In a bid to curb mis-selling of financial products, the Reserve Bank of India (RBI) has proposed banning incentives paid by third parties, such as insurance companies or mutual fund institutions, to bank staff for the sale of their products and services. He also suggested that the bank should ensure that its user interfaces do not use any dark patterns to lure customers.
In the ‘Draft Amendment Order on Advertising, Marketing and Sale of Financial Products and Services by Supervised Entities’ published on Monday, it has been suggested that a bank shall not bundle the sale of any third-party products with its own products. If the sale of the bank’s own product is contingent on the purchase of a third-party product, the customer must be offered the option of purchasing the product from another company.
Banks are obliged to refund the entire amount if mis-selling is detected, and will compensate the customer for any losses incurred due to mis-selling in accordance with the bank-approved policy.

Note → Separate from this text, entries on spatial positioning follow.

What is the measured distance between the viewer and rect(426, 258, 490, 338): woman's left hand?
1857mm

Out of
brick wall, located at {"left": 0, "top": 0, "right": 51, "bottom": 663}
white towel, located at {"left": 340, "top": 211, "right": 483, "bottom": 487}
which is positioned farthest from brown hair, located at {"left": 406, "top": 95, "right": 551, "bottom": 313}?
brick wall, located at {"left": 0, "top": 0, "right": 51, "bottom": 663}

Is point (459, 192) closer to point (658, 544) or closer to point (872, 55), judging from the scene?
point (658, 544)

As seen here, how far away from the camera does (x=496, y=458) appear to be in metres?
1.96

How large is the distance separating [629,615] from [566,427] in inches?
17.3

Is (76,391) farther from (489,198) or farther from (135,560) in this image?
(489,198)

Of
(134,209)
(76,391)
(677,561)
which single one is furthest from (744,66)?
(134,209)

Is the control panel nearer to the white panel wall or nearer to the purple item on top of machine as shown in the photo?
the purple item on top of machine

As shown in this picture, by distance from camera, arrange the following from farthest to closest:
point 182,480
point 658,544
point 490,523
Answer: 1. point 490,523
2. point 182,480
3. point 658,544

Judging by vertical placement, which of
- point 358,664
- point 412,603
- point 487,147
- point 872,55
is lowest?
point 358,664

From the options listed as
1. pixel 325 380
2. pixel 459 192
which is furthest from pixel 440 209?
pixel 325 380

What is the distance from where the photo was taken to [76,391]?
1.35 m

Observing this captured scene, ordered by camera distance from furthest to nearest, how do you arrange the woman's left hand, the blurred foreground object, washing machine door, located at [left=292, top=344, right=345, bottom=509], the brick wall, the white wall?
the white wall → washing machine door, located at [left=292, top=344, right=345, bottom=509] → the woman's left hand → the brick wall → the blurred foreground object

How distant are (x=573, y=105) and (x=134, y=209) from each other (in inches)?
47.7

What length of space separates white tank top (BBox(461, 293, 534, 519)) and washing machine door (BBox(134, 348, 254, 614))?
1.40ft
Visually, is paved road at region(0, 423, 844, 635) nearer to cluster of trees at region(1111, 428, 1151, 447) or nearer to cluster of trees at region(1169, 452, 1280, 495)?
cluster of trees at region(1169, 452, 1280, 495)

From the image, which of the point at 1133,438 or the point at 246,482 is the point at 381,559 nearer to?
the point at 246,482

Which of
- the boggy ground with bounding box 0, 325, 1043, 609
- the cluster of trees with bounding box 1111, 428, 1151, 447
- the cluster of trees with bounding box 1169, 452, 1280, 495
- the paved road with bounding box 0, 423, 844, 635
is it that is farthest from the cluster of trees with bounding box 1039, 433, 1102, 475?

The regulator must ensure that a bank’s policies and practices, such as organizing competitions between business units for the sale of products and services, do not encourage mis-selling or encourage employees or direct sales agents to ‘push’ the sale of products or services.
In the draft norms, it was stated that “It will be specifically ensured that employees involved in the marketing or sales of third-party products or services do not receive any direct or indirect incentives from the third party.”
The proposed norms could be a major blow to both banks and insurance companies or mutual fund houses, which are heavily dependent on banks for distribution. Banks receive fees for distributing such products.
In November last year, Finance Minister Nirmala Sitharaman stressed the need to maintain public confidence in the country’s banking system, while calling on lenders to stop mis-selling. The banking regulator also highlighted the problem of mis-selling and stressed that banks should focus on their core activities.
The RBI also said that a bank should not finance the purchase of a product or service by a customer, whether its own or a third party’s, from any credit facility extended to the customer without his express consent. Customers may lodge a complaint against mis-selling within 30 days of receiving a signed copy of the terms and conditions, unless the industry regulator has set any time frame for such a complaint.
“To ensure that customers understand the features of the product or service as well as the risks associated with such product or service, a bank shall establish a mechanism to obtain feedback from customers within 30 days of the sale of any product or service,” the draft norms said. Banks were asked to prepare a semi-annual report on feedback findings and use this to review existing policies and features of products or services.
The draft also includes norms regarding the behavior of direct sales representatives. It has been suggested that telephone contact or customer visits should normally be between 09.00-18.00, and that such contacts can only be made beyond the specified time after receiving the customer’s approval. It was also proposed that, for the benefit of customers, any bank representative or representative of a third party present on bank premises for the sale of the bank’s own or third party product should be distinguishable from bank employees, including through clear ‘personal’ identification.
Before a product is marketed or sold, banks are asked to take into account risk-return characteristics, time horizon, complexity, fee structure, etc., taking into account the customer’s age, income and financial literacy. They were asked to determine the suitability and suitability of a product for the customer based on
“A bank will not advertise or market any third-party product or service as its own,” the bank said.
Banks have also been asked to develop a code of conduct for both employees and DSAs and obtain an undertaking from the DSAs or DMAs that they agree to abide by the code of conduct. If the rules are violated, a penal regulation should be introduced.
It is recommended that the bank ensure that its own or third-party products or services are sold to customers only with their express consent.
In the draft norms, which emphasize the need to avoid using dark patterns, creating false urgency for the customer, sneaky carts, confirmation shaming, subscription traps, etc. Examples of specific activities such as were given and banks were asked not to create such scenarios for customers.
The regulator has proposed that the norms come into force from July 1, 2026. Feedback on the draft can be submitted until March 4, 2026.